Search code examples
xmlsubstringxslt-2.0xslt-3.0

substring-before the last occurrence of any non-word character xslt 2.0 3.0


Similar to this question, but in XSLT 2.0 or 3.0, and I want to break on the last non-word character (like the regex \W)

Finding the last occurrence of a string xslt 1.0

The input is REMOVE-THIS-IS-A-TEST-LINE,XXX,XXXXX

The desired output is:

REMOVE-THIS-IS-A-TEST-LINE,XXX,
      

This works for one delimiter at a time, but I need to break on at least commas, spaces and dashes.

substring('REMOVE-THIS-IS-A-TEST-LINE,XXX,XXXXX',1,index-of(string-to-codepoints('REMOVE-THIS-IS-A-TEST-LINE,XXX,XXXXX'),string-to-codepoints(' '))[last()])

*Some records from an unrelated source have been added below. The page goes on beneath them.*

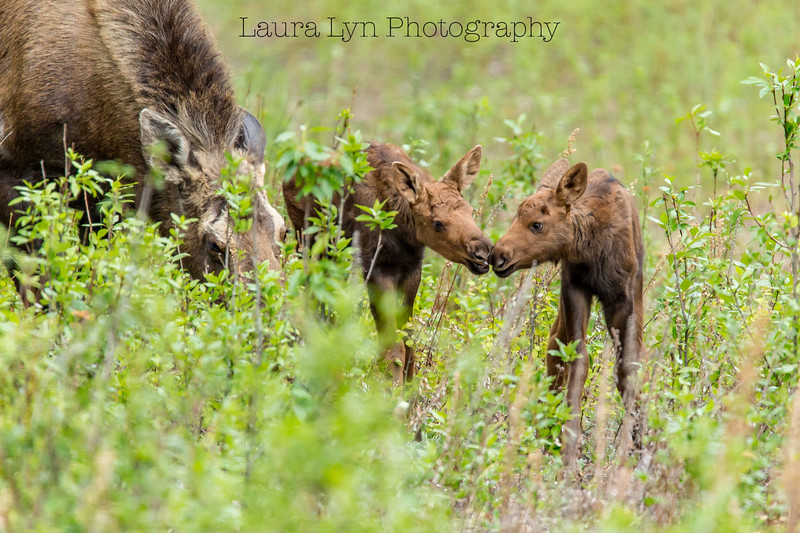 Baby Moose Smooch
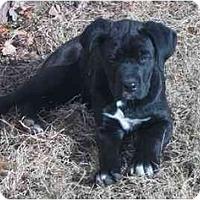 Adopt A Pet :: Rufus - Chandler, IN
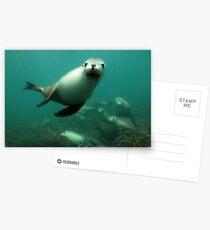 Australian Sealion Postcards
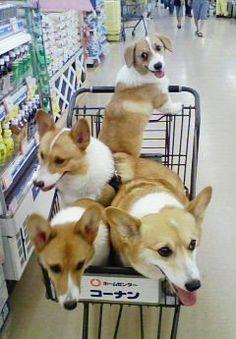 Let's go shopping!!!!!/better go to the bulk aisle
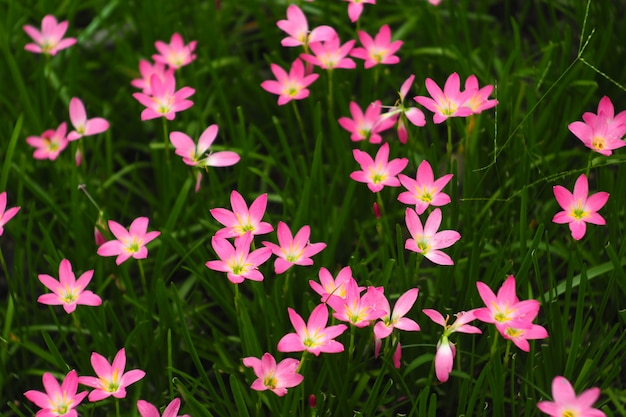 Schöne rosa zephyranthes grandiflorablume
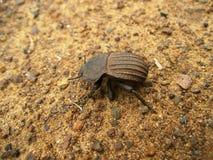Bruine geribbelde kever op zandgrond in Swasiland Stock Afbeeldingen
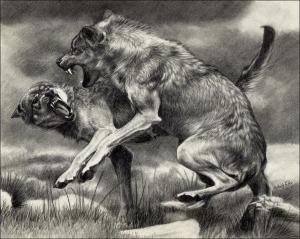 Wolf_Fight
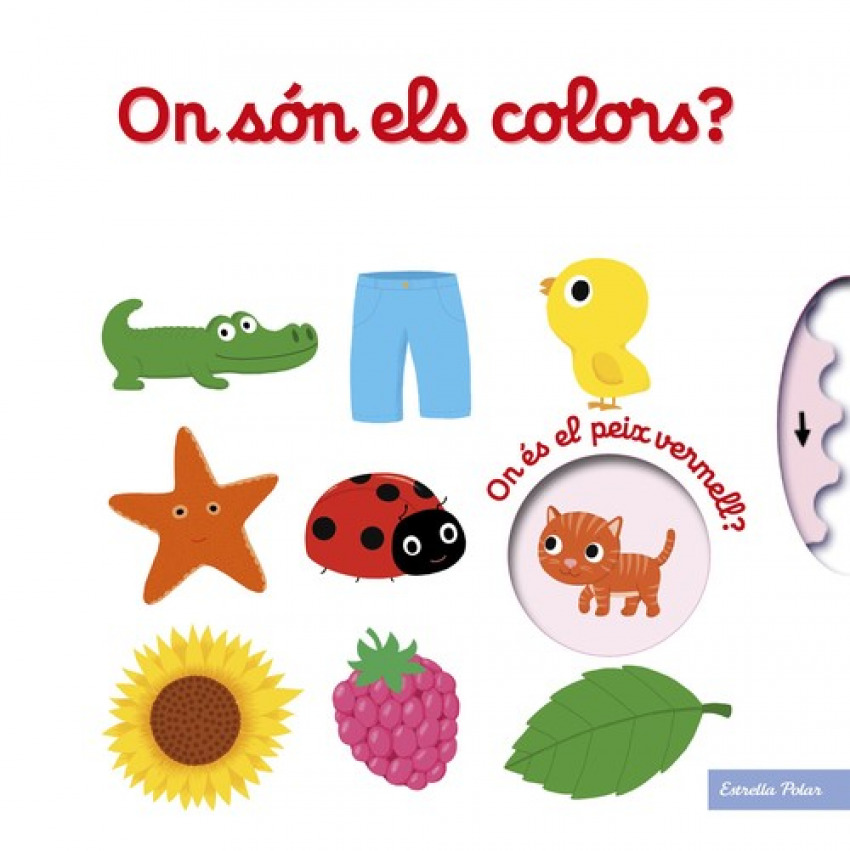 ON SON ELS COLORS?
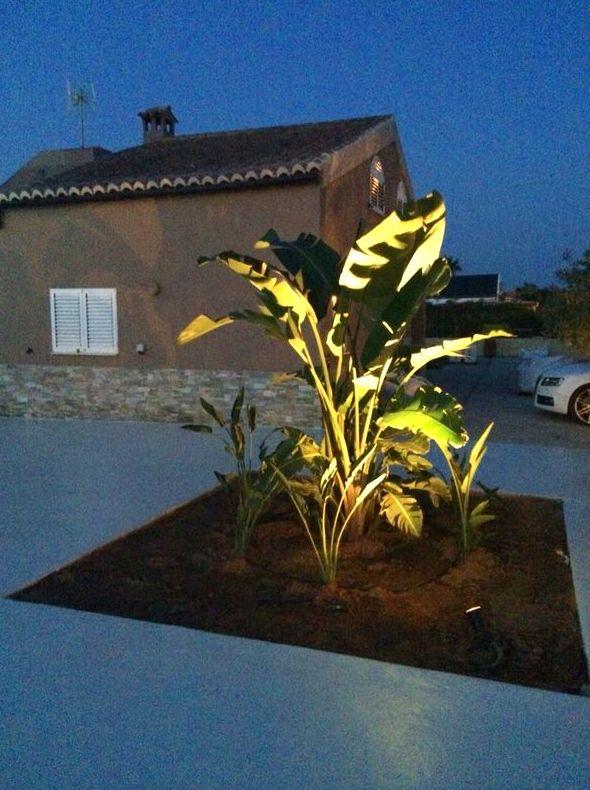 iluminacion de plantas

I am using oxygen with saxon 9.9EE and antenna house.


Solution

  • I would do

    replace('REMOVE-THIS-IS-A-TEST-LINE,XXX,XXXXX', '(\W)\w*$', '$1')
    

    However, this involves back-tracking, so it might be expensive if done on a long line. To avoid the backtracking, try

    string-join(
       analyze-string(
          'REMOVE-THIS-IS-A-TEST-LINE,XXX,XXXXX', '\W')
          /*[not(position()=last())])